** begin PROVIDED MATERIAL **
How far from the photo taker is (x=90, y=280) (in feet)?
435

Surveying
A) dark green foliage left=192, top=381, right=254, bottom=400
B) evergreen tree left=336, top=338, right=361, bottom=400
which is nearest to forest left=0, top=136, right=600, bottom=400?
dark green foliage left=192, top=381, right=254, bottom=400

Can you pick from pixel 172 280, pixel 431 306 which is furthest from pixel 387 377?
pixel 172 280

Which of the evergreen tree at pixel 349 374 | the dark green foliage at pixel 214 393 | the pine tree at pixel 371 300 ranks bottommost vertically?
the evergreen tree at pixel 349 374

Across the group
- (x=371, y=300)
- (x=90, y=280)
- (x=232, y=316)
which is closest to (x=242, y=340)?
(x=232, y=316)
** end PROVIDED MATERIAL **
** begin PROVIDED MATERIAL **
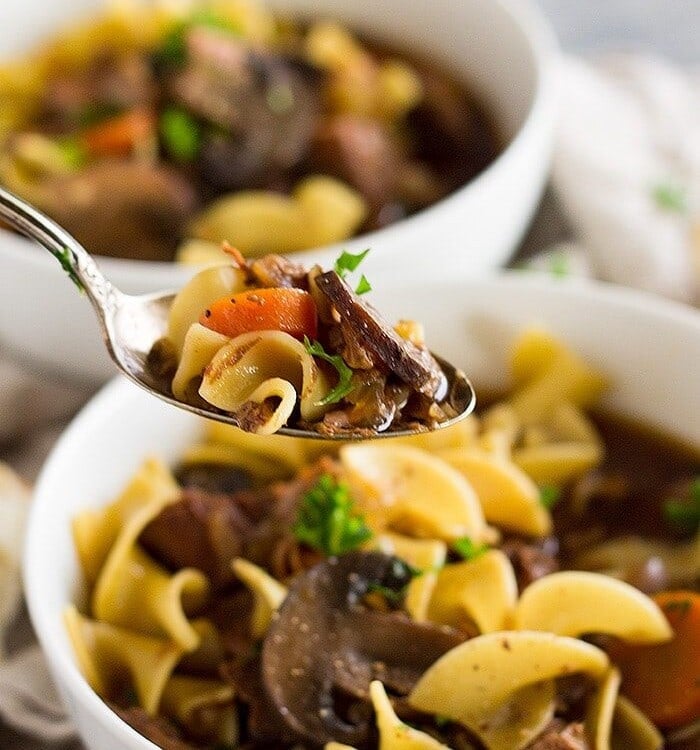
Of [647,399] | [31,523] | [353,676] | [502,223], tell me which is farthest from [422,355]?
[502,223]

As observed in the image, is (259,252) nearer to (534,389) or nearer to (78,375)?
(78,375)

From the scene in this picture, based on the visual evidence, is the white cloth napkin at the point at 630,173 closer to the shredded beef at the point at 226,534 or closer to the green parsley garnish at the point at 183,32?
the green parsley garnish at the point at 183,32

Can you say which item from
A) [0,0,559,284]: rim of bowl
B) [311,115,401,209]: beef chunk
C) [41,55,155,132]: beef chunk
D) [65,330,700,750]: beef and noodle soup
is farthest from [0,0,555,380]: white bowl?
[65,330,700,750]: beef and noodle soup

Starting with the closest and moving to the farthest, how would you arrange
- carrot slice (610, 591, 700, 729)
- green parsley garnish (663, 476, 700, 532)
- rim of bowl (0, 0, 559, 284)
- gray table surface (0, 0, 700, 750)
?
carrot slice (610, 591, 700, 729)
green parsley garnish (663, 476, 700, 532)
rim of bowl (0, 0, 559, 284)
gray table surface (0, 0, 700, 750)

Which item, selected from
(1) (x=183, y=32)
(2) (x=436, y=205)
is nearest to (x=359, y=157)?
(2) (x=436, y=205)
** end PROVIDED MATERIAL **
** begin PROVIDED MATERIAL **
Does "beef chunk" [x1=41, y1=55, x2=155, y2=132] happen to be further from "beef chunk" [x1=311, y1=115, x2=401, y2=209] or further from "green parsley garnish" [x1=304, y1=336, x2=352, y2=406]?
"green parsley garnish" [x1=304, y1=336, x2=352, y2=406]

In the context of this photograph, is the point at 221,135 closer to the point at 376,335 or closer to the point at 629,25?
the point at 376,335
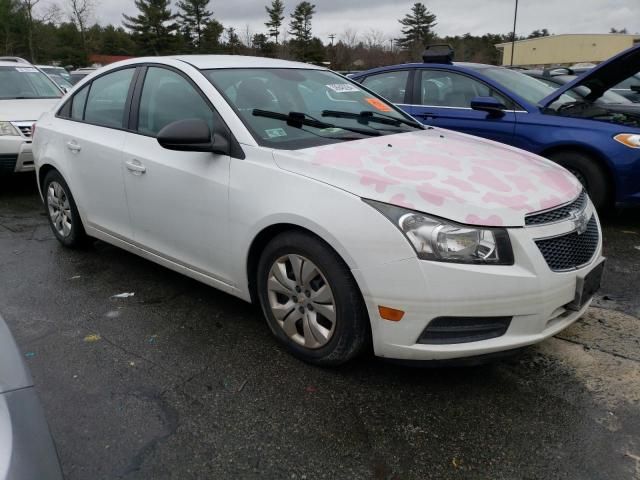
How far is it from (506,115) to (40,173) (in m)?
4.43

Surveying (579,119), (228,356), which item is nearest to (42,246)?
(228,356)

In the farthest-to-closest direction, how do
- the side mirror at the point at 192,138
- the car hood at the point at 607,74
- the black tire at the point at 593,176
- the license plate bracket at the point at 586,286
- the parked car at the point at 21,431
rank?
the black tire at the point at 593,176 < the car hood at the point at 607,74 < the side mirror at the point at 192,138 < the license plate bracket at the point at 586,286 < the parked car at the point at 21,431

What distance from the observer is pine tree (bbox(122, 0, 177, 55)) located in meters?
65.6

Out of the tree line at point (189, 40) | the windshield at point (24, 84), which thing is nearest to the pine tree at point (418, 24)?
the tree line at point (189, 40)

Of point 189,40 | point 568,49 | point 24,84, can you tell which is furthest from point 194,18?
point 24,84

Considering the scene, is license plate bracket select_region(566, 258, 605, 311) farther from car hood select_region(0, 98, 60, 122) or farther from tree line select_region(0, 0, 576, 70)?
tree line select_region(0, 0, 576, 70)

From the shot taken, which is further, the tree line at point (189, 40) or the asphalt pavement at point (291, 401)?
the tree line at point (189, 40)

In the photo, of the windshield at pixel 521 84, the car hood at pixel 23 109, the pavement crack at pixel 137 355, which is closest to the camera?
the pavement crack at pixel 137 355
** end PROVIDED MATERIAL **
WHAT THE TASK ASKS:
From the records above, pull out every line containing the string "farthest", treating uppercase and lowercase as different.

SOLUTION FOR THIS TASK:
Of [647,399] | [31,523] | [353,676] | [502,223], tell me which is farthest from [422,355]?
is farthest from [0,0,555,380]: white bowl?
Starting with the closest and moving to the farthest, how would you arrange
In the farthest-to-closest direction, how do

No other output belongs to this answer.